The Academy Award-winning director has rarely shied away from a challenge during his career - from creating deadly sharks in Jaws to bringing dinosaurs back to life in Jurassic Park. But when it came to envisioning a giant for The BFG, Steven didn't know where to start.

"I don't usually get intimidated by technology," he told Reuters. "I usually try and be at the forefront of technology, but this time I was in the wake of it. It took me a couple of weeks to get my sea legs to really realise how I could best utilise the medium of motion capture."

Based on a novel by Roald Dahl, with a screenplay by the late Melissa Mathison, Walt Disney's The BFG tells the story of Sophie (Ruby Barnhill), an orphaned girl who meets the Big Friendly Giant (BFG), played by Oscar-winning actor Mark Rylance, as they embark on a mission in Giant Country. Unlike other giants, the BFG doesn't eat children, but instead collects and creates dreams to spread through the country.

Speaking about the movie, Mark said he was pleased the narrative remains close to the beloved book and was impressed with the convincing imagery used to create the BFG onscreen. "Every film of a book brings out a certain essential thing of the book," he explained in the Reuters interview. "In film you need experience and plot. So it's very faithful to the book, but it's a different creature than the book."
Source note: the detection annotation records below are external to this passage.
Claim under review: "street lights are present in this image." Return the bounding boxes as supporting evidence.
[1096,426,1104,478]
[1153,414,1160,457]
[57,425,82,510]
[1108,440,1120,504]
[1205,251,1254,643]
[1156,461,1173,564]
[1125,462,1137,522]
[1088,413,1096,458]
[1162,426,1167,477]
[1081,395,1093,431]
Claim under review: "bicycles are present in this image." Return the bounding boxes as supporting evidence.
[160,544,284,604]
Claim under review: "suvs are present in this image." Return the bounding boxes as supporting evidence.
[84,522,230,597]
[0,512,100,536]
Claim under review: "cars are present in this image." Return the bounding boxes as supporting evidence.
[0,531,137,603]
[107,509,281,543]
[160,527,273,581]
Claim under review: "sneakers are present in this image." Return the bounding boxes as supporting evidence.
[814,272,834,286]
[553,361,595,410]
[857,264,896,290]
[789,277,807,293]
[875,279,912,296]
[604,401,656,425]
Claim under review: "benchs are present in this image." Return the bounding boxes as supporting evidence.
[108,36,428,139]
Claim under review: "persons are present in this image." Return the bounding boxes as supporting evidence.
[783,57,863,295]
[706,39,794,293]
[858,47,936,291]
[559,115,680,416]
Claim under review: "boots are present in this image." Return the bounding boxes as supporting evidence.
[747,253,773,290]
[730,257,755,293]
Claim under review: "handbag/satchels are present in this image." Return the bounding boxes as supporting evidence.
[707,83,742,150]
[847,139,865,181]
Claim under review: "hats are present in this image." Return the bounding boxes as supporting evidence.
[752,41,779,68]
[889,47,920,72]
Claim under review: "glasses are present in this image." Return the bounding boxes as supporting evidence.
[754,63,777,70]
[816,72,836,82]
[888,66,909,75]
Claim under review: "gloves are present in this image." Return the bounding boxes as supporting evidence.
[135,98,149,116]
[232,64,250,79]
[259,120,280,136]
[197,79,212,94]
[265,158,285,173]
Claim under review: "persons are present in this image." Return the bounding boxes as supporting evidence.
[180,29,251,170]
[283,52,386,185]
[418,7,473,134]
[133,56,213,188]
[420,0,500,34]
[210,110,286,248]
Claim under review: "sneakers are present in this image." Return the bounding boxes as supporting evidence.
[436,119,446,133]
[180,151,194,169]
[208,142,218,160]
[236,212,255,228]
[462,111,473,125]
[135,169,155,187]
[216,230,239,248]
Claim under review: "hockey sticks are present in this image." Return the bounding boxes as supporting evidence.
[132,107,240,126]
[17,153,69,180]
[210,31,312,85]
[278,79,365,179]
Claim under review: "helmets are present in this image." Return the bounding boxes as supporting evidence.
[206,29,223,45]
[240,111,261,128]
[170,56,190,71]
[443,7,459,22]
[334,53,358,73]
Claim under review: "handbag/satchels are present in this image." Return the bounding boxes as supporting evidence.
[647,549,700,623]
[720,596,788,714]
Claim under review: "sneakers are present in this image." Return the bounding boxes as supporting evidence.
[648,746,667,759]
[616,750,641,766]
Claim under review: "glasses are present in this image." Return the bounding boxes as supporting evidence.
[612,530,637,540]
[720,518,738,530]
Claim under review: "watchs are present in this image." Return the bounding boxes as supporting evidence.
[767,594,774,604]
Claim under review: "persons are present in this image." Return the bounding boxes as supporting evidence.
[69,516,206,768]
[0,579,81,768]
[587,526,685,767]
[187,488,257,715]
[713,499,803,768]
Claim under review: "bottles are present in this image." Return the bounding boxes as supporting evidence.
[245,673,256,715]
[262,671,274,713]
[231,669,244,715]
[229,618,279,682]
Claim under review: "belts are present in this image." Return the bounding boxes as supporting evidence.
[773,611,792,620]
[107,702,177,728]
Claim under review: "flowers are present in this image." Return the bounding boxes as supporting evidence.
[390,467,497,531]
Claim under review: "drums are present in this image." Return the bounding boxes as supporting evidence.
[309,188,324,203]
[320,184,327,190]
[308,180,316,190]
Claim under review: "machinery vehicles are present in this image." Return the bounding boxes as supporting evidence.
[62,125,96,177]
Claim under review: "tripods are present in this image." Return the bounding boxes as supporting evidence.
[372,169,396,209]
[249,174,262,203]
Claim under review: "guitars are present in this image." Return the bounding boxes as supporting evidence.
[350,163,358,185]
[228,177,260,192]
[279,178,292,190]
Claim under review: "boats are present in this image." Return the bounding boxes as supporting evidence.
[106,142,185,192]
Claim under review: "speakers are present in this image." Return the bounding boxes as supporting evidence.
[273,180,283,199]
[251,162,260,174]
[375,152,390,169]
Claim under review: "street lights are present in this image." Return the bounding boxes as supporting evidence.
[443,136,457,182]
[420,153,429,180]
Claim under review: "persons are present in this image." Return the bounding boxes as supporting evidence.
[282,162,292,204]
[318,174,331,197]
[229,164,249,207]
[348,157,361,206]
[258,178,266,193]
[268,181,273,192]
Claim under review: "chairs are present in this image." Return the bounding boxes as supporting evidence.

The BFG marks Steven's 30th feature film over a career spanning five decades. But the director sees no reason to slow down, and is returning to helm the fifth instalment of the Indiana Jones franchise with Harrison Ford, due for release in 2019. In spite of his continuing success, the 69-year-old finds it difficult to watch his own films.

"I get really flattered when people like my films but I can never see the films the way they can," he shared. "I am never going to enjoy my own output the way other people can."

The BFG hits U.S. theatres on 1 July and U.K. cinemas on 22 July (16).